As such, many companies confuse this IRS approval letter with the actual filing of the cash balance plan document. But this is simply not the case. The TPA and the company are not required to notify the IRS when the cash balance plan is established.
Of course, the company is required to maintain all applicable documents, forms, and supporting documents in case of an audit. So of course, there needs to be an actual legal document.
On the tax return
When the tax return is filed there is an IRS prescribed category called pensions, profit-sharing and other qualified plans. As such, if there is a number on this line (on the Schedule C, S-corp, Partnership or C Corp tax return) you would assume the IRS is notified.

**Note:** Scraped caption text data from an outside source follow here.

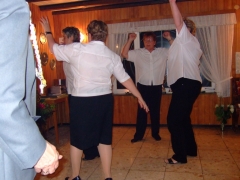 2010_0612(116)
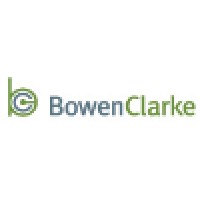 Bowenclarke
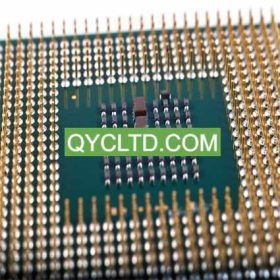 Aluminum Oxide PCB|AL203 PCB Manufacturer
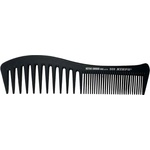 KIEPE Professional Active Carbon Fibre Serie 509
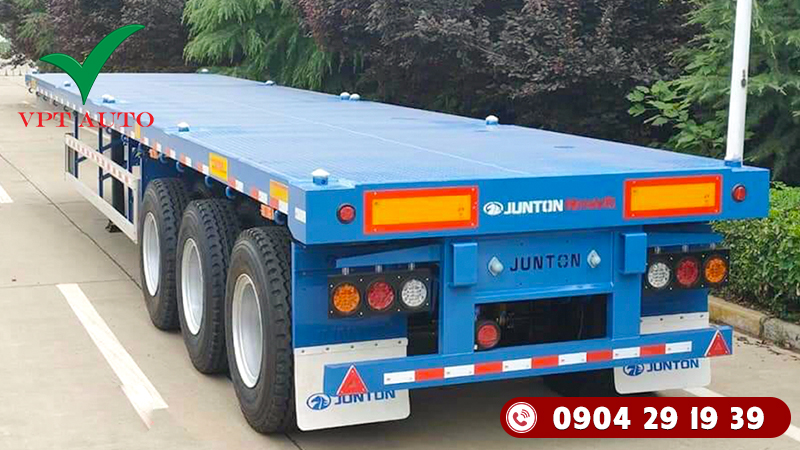 Vạn Phát Thịnh Auto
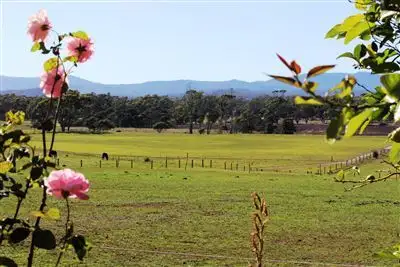 Second view of Homely rural property listing, 341 Appleby Road, Thirlstane TAS 7307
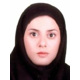 دکتر معصومه سالمی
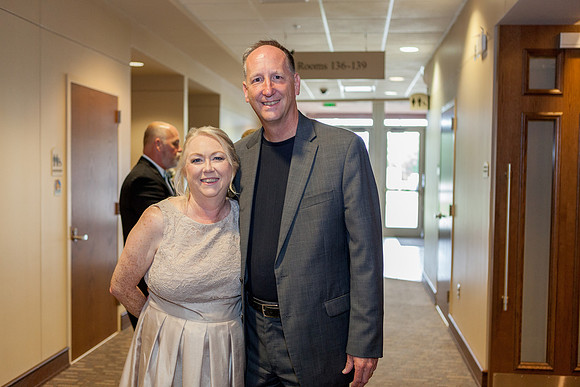 IMG_3179_LR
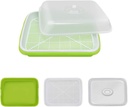 sunpro-2-pack-seed-sprouter-tray-bpa-fre-3.jpg
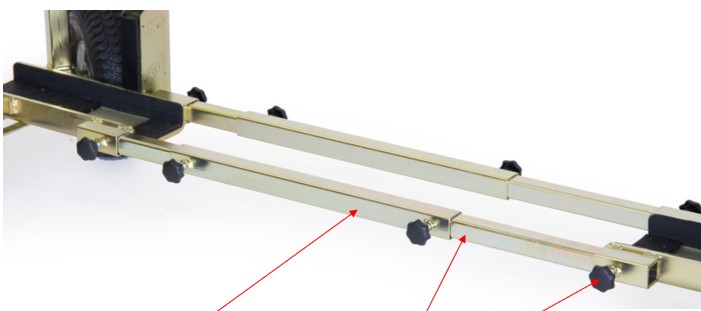 From Blueprint to Reality: Custom Drywall Cart Solutions for Unique Challenges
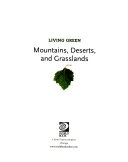Mountains__deserts__and_grasslands
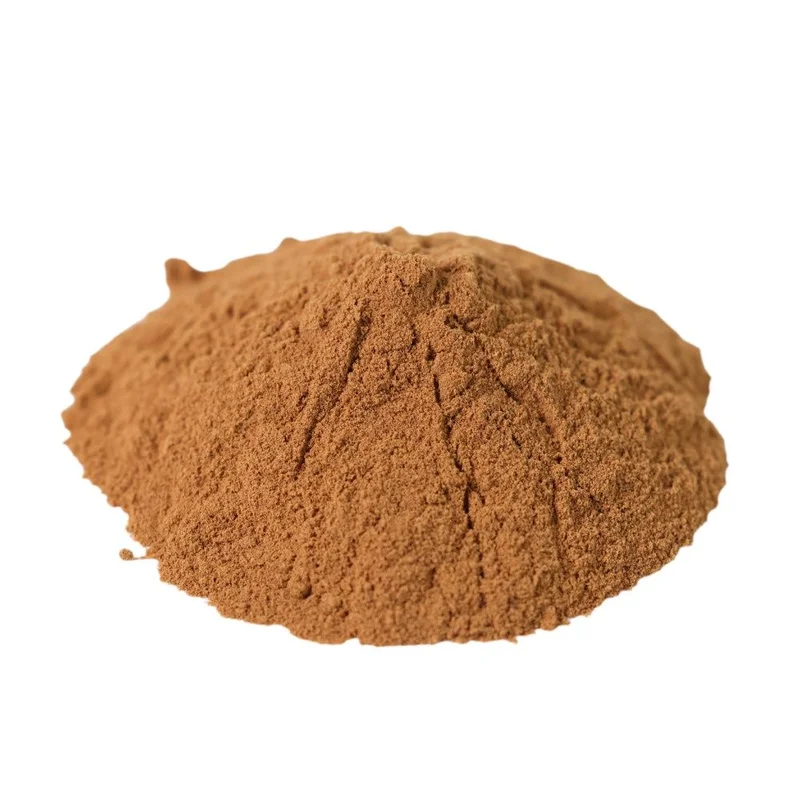thefoodmill1787999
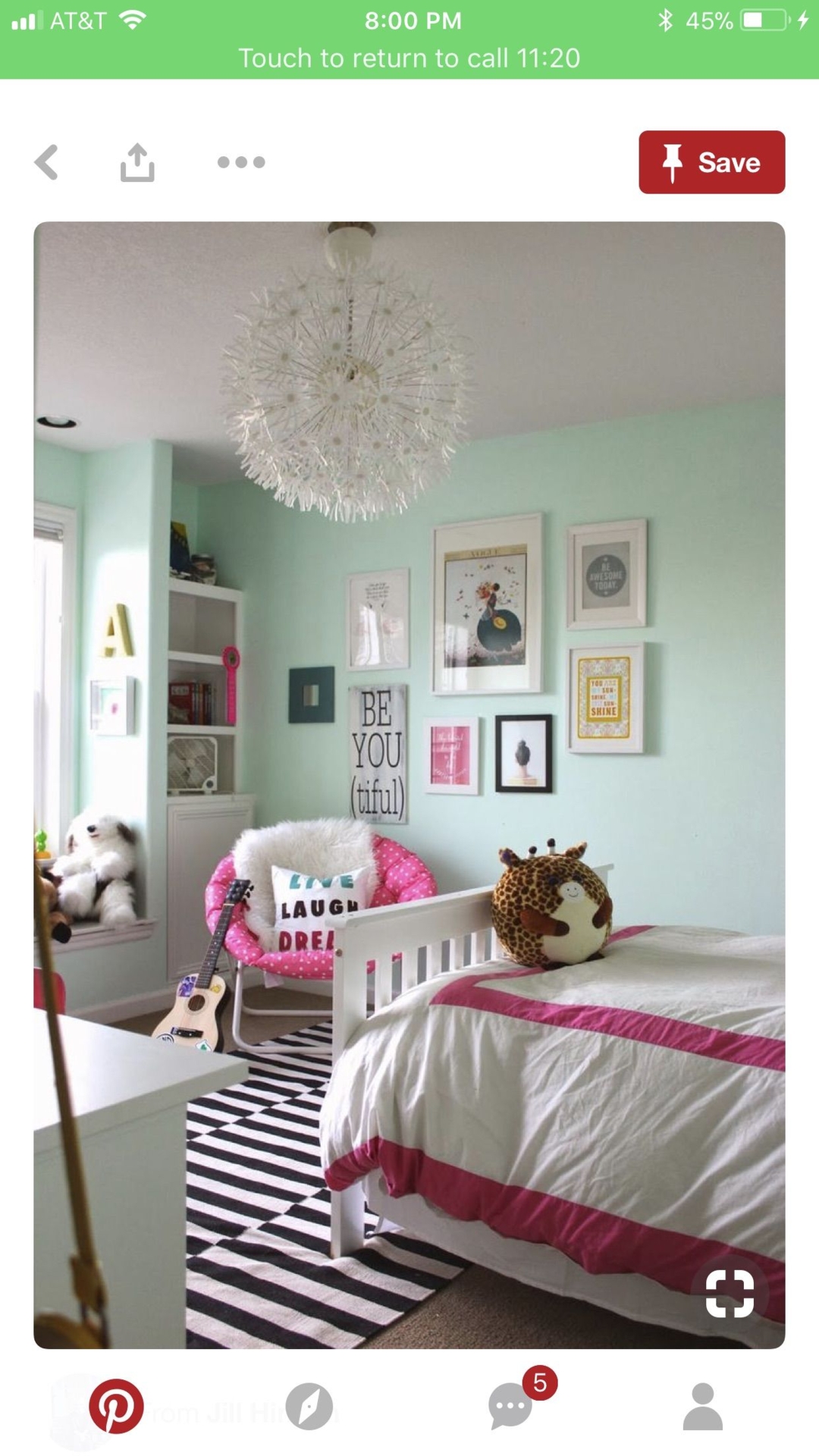 Cool Chairs for Teenage Bedrooms - Foter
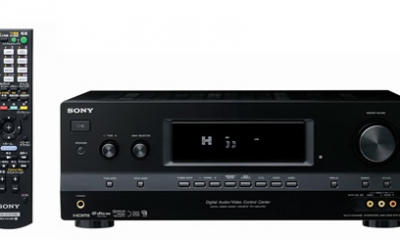 sony-STR-DH710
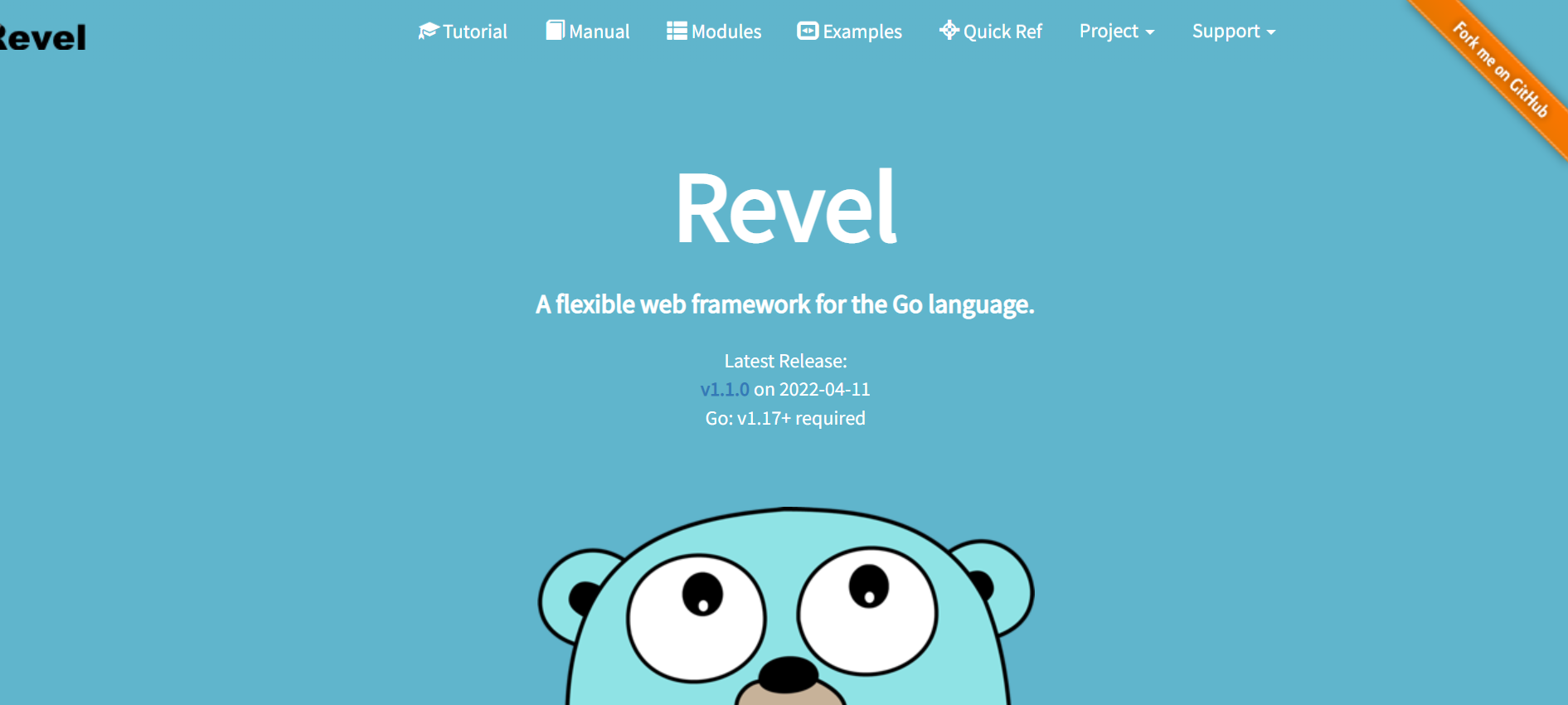 Гоу веб. Revel golang. Golang для начинающих книга. Go Revel. Golang web Framework.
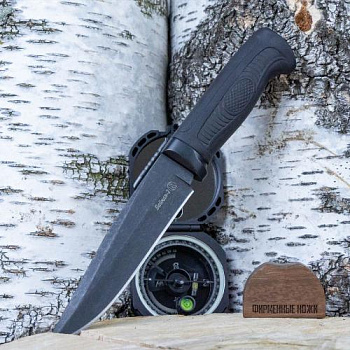 Нож "Байкал-2" 014362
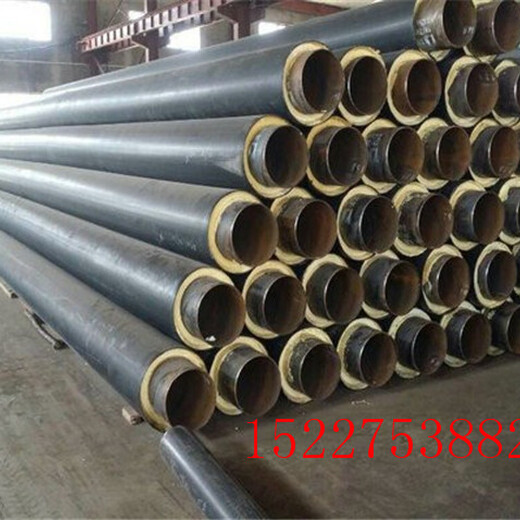 滁州涂塑钢管，燃气3pe防腐钢管厂家详情介绍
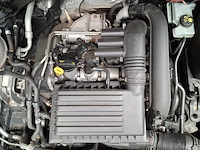 Personenauto, volkswagen, golf, 1.2 tsi trendline, 2013 - afbeelding 58 van  70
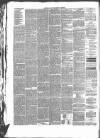 Devizes and Wiltshire Gazette Thursday 28 August 1879 Page 4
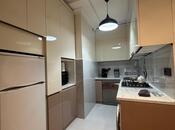 Сдаётся 2-комн. новостройка 65 м², м. Шах Исмаил Хатаи, photo 6 from 8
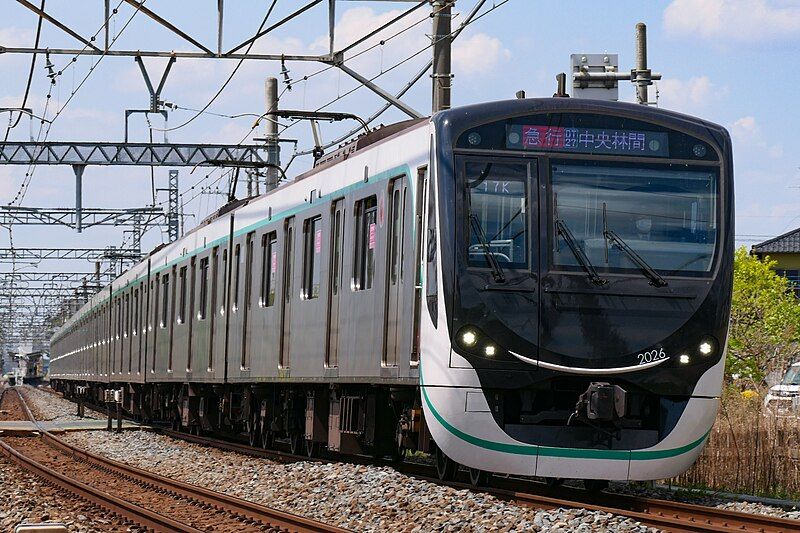 File:Tokyu-Series2020-2126F.jpg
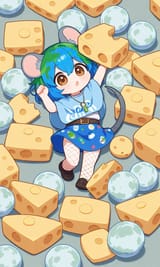 Pixai84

But this line encompasses a lot of other retirement plans. In fact, most of which are defined contribution plans.
So, the IRS isn’t really able to break out the components of this line and tie it directly to a cash balance plan. Presumably, the higher the deduction is the more likely it is for a defined benefit plan or cash balance plan structure.
When a 5500 is filed
As we’ve stated before, a plan is required to have a 5500 filed each year if it is a group plan. But if it is a solo plan it only needs to be filed if it meets the $250,000 threshold.
Even though you have a plan EIN, it is not actually reported on the form 5500. However, you’re required to report the EIN for the business itself. So the IRS is being told that this specific company has a cash balance plan.
So there you have it. We have outlined 4 specific ways that a cash balance plan is reported to the IRS.
Don’t feel like the IRS is going to audit you because you have set up a plan. The reality is that the plans are a tax deferral and not tax avoidance. The IRS will get it’s tax revenue at some point. They may just have to wait awhile.
Cash balance plan IRS rules
Virtually all employer retirement plans (defined benefit plans or defined contribution plans) must satisfy specific tests to ensure that benefits are not skewed towards owners and/or highly compensated employees (HCEs).
But owners do have a lot of input regarding employee contribution levels. Some business owners want to be very generous to their employees. Other owners, not so much.
Business owners in search of sizable tax deductions and large retirement contributions should consider a cash balance plan. There are certainly some tips and tricks that can be utilized to increase owner contributions.
But make sure you play within the cash balance plan rules. If you don’t, you could get into trouble with the IRS and/or the DOL. If structured correctly, cash balance plans can be a great retirement strategy.